■ MATERIAL PROVIDED:
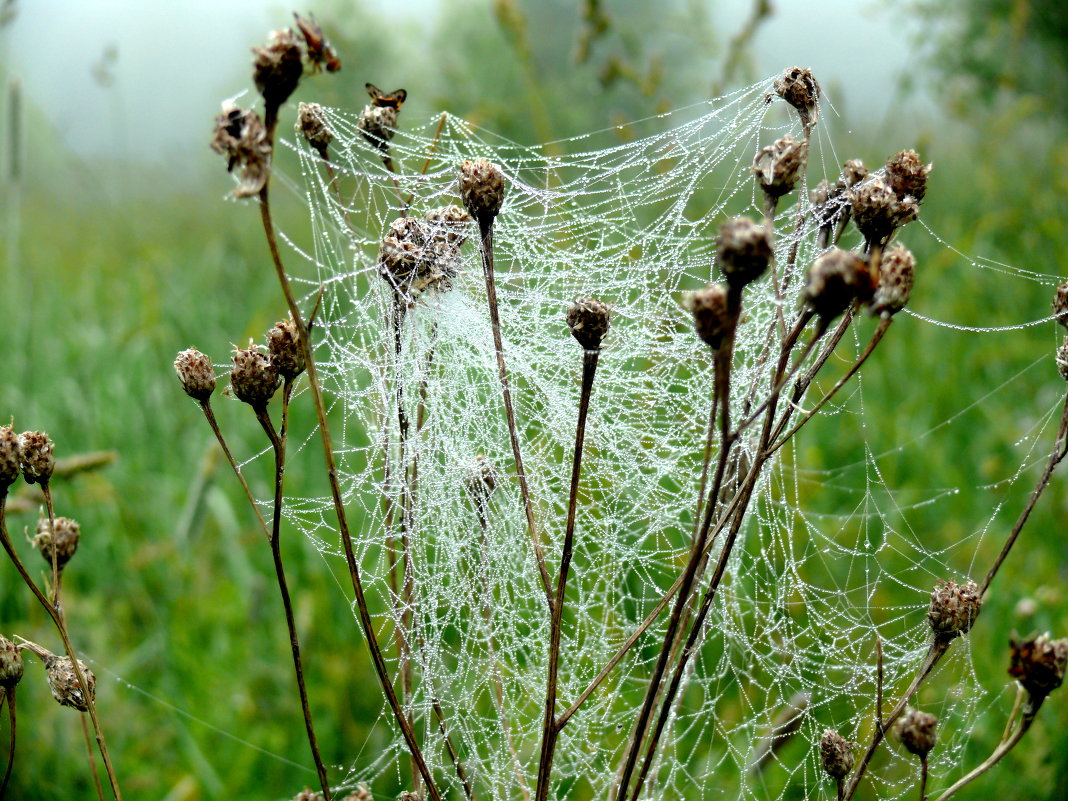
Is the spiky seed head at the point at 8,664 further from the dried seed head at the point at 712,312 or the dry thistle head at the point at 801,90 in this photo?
the dry thistle head at the point at 801,90

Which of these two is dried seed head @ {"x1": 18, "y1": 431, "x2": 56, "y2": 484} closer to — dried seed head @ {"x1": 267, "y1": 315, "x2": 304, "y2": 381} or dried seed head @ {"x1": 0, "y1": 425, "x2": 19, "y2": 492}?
dried seed head @ {"x1": 0, "y1": 425, "x2": 19, "y2": 492}

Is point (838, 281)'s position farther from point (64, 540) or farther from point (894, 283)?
point (64, 540)

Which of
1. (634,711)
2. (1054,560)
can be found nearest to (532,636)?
(634,711)

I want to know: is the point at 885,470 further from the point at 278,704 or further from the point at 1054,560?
the point at 278,704

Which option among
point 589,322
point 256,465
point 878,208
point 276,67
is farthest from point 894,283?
point 256,465

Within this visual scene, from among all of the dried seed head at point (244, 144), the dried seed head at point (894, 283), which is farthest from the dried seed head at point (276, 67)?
the dried seed head at point (894, 283)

■ STATED TASK:
Reproduce every one of the rows above, word for word, with each answer below its own row, and leave the pictures out.

■ FINISHED TASK:
Is the spiky seed head at the point at 8,664 further from the dried seed head at the point at 712,312 or the dry thistle head at the point at 801,90 in this photo?
the dry thistle head at the point at 801,90

Which of these two is dried seed head @ {"x1": 18, "y1": 431, "x2": 56, "y2": 484} closer to — dried seed head @ {"x1": 267, "y1": 315, "x2": 304, "y2": 381} or dried seed head @ {"x1": 0, "y1": 425, "x2": 19, "y2": 492}?
dried seed head @ {"x1": 0, "y1": 425, "x2": 19, "y2": 492}

Is point (838, 281)'s position farther from point (64, 540) or farther from point (894, 283)?
point (64, 540)

Which of
1. (634,711)
2. (1054,560)
can be found nearest to (532,636)?
(634,711)

I want to know: is the point at 885,470 further from the point at 278,704 or further from the point at 1054,560?
the point at 278,704

Which option among
point 589,322
point 256,465
point 878,208
point 276,67
is farthest from point 894,283?
point 256,465

Within this visual scene, from among all of the dried seed head at point (244, 144), the dried seed head at point (894, 283), which is farthest from the dried seed head at point (276, 67)?
the dried seed head at point (894, 283)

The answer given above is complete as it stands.